Waarnemingen aan monsters van Blaklobben laten zien dat de fiamme
zeer verschillend van lengte en dikte zijn. Centimeters dikke
bandvormige fiammestructuren wisselen lokaal af met typen waarin
ze veel geringere afmetingen hebben. Het verloop ervan is enigszins
onregelmatig golvend en ze zijn min of meer parallel aan elkaar
gerangschikt. Er zijn echter onder zwerfstenen ook voorbeelden
gevonden waarin de fiamme niet evenwijdig lopen, maar veeleer
onregelmatige,vlamachtige, roodgekleurde vlekken en vegen vormen.
![]() |
![]() |
Ignimbritoïde Alandkwartsporfier – Vast gesteente van het eiland Blaklobben, Aland, Finland.
Opvallend aan het gesteente zijn de lichtkleurige banden en strepen in het gesteente. Ze doen denken aan fiamme in ignimbrieten. |
Detail van vorige foto.
Strijdig met de interpretatie van fiamme in het gesteente zijn de grote aantallen eerstelingen van kwarts en veldspaat die ze bevatten. Deze eerstelingen verschillen niet van die in de omgeving van de ‘fiamme’. De eerstelingen in de banden en strepen vertonen bovendien geen spoor van deformatie. Hier komt nog bij dat de vorm en de grootte van de veronderstelde fiamme bijzonder is. Dit maakt het onwaarschijnlijk dat we hier met een ignimbritisch gesteente te doen hebben. |
Hoewel het verleidelijk is om dit type kwartsporfier vanwege zijn
opvallende structuur als een ignimbriet te beschouwen, lijkt de
aanwezigheid van talrijke eerstelingen in de fiamme daarmee in strijd te zijn. Ook zijn de 'fiamme' in dit gesteente erg onregelmatig en bovendien soms bijzonder dik en lang. Fiamme ontstaan uit brokjes puimsteen. Op foto's van Blaklobben is duidelijk te
zien dat vorm, aantal en verdeling van de eerstelingen niet noemenswaard afwijkt
van die in de fiamme. Ook tonen de eerstelingen in de fiamme geen
enkele thermische deformatie. Bij het samendrukken van de puimsteenbrokken tot fiamme van deze grootte zou verwacht mogen worden dat de in de puimsteenbrokken aanwezige eerstelingen anders t.o.v. elkaar gerangschikt zouden zijn en zeker ook dichter op elkaar zouden liggen dan in de matrix eromheen. Dit is echter niet
het geval. De ruimtelijke verspreiding van de eerstelingen in het gesteente verschilt niet noemenswaard van die buiten de fiamme.
![]() |
Voorkomen van de Alandkwartsporfier op het kleine eiland Blaklobben. |
Wel of geen ignimbriet?

# # # # # # #

» **OPDRACHT 1**:
Druk uit de tekst over de Alandkwartsporfier woord voor woord het gedeelte af dat opent met de woorden "Waarnemingen aan monsters" en sluit met "van vorige foto.".

# # # # # # #

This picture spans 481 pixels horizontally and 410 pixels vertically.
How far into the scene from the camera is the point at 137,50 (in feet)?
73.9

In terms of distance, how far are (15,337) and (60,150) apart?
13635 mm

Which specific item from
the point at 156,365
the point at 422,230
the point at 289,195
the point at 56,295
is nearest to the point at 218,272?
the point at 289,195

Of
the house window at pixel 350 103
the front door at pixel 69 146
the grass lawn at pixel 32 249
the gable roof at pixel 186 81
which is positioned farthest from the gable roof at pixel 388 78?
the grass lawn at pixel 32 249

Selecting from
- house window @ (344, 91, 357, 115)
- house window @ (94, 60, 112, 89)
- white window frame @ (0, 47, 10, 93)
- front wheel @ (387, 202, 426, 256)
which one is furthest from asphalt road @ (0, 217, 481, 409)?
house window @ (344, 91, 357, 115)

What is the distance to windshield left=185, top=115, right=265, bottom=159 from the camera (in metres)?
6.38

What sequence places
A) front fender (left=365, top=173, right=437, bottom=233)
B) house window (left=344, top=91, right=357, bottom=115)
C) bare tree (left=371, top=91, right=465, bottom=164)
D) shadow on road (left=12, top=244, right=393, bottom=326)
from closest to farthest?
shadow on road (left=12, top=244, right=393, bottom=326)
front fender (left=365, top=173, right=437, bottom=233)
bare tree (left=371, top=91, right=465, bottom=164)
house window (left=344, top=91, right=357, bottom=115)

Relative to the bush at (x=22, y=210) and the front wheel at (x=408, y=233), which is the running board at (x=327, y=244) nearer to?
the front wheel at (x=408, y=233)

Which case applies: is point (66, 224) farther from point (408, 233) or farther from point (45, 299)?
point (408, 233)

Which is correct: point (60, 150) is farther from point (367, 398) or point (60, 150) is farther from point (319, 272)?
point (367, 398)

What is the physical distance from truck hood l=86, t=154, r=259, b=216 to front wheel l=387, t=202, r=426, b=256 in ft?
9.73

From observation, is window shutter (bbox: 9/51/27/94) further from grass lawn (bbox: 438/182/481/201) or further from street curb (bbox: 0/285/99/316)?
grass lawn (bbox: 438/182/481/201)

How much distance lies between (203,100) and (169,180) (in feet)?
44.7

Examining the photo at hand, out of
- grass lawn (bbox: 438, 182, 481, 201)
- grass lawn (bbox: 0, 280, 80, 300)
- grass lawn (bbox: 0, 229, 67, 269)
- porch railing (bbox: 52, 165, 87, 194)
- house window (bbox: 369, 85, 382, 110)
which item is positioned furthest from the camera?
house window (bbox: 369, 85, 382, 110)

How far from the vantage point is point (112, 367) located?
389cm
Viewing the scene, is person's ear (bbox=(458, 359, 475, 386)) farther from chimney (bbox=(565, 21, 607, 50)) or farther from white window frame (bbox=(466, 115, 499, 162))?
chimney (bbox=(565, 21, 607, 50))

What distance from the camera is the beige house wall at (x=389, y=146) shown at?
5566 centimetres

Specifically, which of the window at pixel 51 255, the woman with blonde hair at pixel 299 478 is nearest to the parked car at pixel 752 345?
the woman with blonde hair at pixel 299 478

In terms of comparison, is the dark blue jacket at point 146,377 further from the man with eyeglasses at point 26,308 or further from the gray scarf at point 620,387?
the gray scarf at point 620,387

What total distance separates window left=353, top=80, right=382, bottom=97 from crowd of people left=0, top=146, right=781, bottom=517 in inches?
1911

# # # # # # #

» **OPDRACHT 2**:
Geef alstublieft uit de gegevens ongewijzigd alleen het gedeelte weer dat opent met de regel met "Examining the photo at hand, out of" en sluit met de regel met "which item is", beide regels inbegrepen.

» **UITWERKING 1**:
Waarnemingen aan monsters van Blaklobben laten zien dat de fiamme
zeer verschillend van lengte en dikte zijn. Centimeters dikke
bandvormige fiammestructuren wisselen lokaal af met typen waarin
ze veel geringere afmetingen hebben. Het verloop ervan is enigszins
onregelmatig golvend en ze zijn min of meer parallel aan elkaar
gerangschikt. Er zijn echter onder zwerfstenen ook voorbeelden
gevonden waarin de fiamme niet evenwijdig lopen, maar veeleer
onregelmatige,vlamachtige, roodgekleurde vlekken en vegen vormen.
![]() |
![]() |
Ignimbritoïde Alandkwartsporfier – Vast gesteente van het eiland Blaklobben, Aland, Finland.
Opvallend aan het gesteente zijn de lichtkleurige banden en strepen in het gesteente. Ze doen denken aan fiamme in ignimbrieten. |
Detail van vorige foto.

» **UITWERKING 2**:
Examining the photo at hand, out of
- grass lawn (bbox: 438, 182, 481, 201)
- grass lawn (bbox: 0, 280, 80, 300)
- grass lawn (bbox: 0, 229, 67, 269)
- porch railing (bbox: 52, 165, 87, 194)
- house window (bbox: 369, 85, 382, 110)
which item is positioned furthest from the camera?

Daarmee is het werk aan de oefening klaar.